What to work on: Pick out every line below that contains the word "distance" and copy each one unchanged.

Material provided:
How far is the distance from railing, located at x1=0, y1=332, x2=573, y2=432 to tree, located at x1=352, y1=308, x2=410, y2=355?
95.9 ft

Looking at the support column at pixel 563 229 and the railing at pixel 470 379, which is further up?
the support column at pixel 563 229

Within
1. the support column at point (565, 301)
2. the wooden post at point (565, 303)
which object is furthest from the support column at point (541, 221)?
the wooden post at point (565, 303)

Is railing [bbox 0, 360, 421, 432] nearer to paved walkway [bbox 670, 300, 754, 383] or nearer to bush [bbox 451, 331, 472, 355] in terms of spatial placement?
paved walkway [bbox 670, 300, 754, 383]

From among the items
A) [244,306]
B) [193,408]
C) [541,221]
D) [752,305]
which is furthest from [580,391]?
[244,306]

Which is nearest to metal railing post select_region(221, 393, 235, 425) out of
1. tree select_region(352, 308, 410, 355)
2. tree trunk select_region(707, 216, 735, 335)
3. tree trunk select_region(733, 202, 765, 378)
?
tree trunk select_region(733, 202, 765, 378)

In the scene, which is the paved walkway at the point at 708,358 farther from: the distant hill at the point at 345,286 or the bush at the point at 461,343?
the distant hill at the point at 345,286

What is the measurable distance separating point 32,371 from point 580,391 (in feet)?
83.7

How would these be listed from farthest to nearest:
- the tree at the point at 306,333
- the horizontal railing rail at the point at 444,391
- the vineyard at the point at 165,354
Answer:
---
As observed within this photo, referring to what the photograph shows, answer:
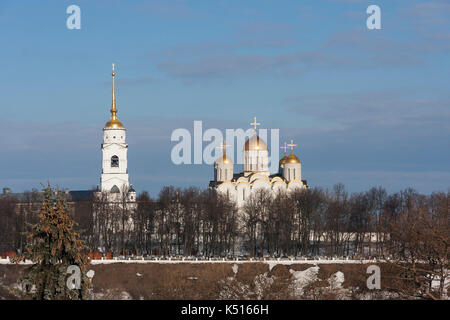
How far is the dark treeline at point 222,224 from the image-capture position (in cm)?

Full response:
How far is the distance from railing, located at x1=0, y1=332, x2=573, y2=432 to tree, located at x1=352, y1=308, x2=410, y2=355?
What is the measurable distance separating point 32,371 from point 580,391 (in feet)?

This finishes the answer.